• [Given passage]:
....
The Role of Ocean Dynamical Thermostat in Delaying the El Nino-Like Response over the Equatorial Pacific to Climate Warming

The role of ocean dynamics in the response of the equatorial Pacific Ocean to climate warming is investigated using both an atmosphere-ocean coupled climate system and its ocean component. Results show that the initial response (fast pattern) to an uniform heating imposed on the ocean is a warming centered to the west of the date line owing to the conventional ocean dynamical thermostat (ODT) mechanism in the eastern equatorial Pacific-a cooling effect arising from the up-gradient upwelling. In time, the warming pattern gradually propagates eastward, becoming more El Nino-like (slow pattern). The transition from the fast to the slow pattern likely results from 1) the gradual warming of the equatorial thermocline temperature, which is associated with the arrival of the relatively warmer extratropical waters advected along the subsurface branch of the subtropical cells (STCs), and 2) the reduction of the STC strength itself. A mixed layer heat budget analysis finds that it is the total ocean dynamical effect rather than the conventional ODT that holds the key for understanding the pattern of the SST in the equatorial Pacific and that the surface heat flux works mainly to compensate the ocean dynamics. Further passive tracer experiments with the ocean component of the coupled system verify the role of the ocean dynamical processes in initiating a La Nina-like SST warming and in setting the pace of the transition to an El Nino-like warming and identify an oceanic origin for the slow eastern Pacific warming independent of the weakening trade wind.
....
• [Records shown]:

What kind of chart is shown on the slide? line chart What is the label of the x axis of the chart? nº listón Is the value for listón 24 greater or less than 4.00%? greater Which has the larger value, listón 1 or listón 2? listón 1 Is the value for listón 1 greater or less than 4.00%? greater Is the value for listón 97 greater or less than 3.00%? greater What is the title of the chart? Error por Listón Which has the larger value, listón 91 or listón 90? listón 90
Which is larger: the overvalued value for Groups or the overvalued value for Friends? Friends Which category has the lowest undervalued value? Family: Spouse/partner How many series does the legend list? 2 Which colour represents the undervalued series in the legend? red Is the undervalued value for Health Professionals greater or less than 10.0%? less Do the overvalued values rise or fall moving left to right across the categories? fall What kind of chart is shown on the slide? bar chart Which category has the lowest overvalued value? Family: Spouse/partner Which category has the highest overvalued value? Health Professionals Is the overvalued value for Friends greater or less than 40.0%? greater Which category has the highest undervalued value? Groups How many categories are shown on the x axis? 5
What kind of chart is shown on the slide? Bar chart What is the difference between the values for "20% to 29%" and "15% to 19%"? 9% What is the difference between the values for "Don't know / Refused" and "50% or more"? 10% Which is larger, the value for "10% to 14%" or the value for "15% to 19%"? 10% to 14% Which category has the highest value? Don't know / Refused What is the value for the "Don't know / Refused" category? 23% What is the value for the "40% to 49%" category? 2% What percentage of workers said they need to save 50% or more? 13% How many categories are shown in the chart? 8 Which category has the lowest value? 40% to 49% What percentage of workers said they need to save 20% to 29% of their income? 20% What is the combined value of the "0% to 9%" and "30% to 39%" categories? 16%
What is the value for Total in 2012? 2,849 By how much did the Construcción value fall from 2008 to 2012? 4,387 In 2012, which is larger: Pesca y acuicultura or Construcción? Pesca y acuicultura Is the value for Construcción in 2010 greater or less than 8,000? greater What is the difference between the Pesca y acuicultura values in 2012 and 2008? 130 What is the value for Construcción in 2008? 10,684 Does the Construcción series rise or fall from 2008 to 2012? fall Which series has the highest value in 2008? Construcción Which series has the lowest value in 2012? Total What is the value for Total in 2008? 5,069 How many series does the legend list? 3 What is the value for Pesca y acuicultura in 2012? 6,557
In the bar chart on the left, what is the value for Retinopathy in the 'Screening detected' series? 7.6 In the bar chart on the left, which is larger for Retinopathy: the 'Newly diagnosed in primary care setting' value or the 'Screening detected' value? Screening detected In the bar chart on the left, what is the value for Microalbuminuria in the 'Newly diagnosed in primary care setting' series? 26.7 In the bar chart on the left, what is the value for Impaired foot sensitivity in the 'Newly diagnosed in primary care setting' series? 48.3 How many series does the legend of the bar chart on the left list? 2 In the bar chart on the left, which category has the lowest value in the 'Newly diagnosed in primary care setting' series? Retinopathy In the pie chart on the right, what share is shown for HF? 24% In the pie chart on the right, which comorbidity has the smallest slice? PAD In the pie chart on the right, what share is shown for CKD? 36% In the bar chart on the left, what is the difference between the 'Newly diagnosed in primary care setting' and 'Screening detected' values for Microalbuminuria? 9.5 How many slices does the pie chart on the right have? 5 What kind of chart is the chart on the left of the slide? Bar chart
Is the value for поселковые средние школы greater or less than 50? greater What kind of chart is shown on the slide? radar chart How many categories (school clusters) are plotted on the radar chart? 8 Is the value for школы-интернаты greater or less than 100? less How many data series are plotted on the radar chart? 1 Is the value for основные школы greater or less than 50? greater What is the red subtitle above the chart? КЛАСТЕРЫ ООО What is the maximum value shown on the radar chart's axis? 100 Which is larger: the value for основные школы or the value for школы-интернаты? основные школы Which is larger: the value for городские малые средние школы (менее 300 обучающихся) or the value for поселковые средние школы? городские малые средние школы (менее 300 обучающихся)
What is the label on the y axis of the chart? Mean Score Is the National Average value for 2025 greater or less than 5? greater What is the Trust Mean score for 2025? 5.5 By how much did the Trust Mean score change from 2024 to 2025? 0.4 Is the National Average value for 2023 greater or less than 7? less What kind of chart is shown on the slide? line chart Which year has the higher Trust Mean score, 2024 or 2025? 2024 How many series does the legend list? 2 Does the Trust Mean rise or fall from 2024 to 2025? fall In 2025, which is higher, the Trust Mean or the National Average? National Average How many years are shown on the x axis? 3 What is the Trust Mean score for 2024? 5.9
....
• [Work order 1]: List every abbreviation that appears in the ocean dynamical thermostat abstract above.
• [Work order 2]: According to the ocean dynamical thermostat abstract above, where is the initial warming in response to the uniform heating centered?
• [Work order 3]:
For each statement, say whether it agrees with the ocean dynamical thermostat abstract above, and quote the deciding words.
(a) The surface heat flux works mainly to compensate the ocean dynamics.
(b) The passive tracer experiments were run with the full atmosphere-ocean coupled system.
(c) The slow eastern Pacific warming is traced to the weakening trade wind alone.

• [Task response 1]: ODT, STCs (also written STC), SST

• [Task response 2]: To the west of the date line.

• [Task response 3]:
(a) Yes: "the surface heat flux works mainly to compensate the ocean dynamics"
(b) No: "Further passive tracer experiments with the ocean component of the coupled system"
(c) No: "identify an oceanic origin for the slow eastern Pacific warming independent of the weakening trade wind"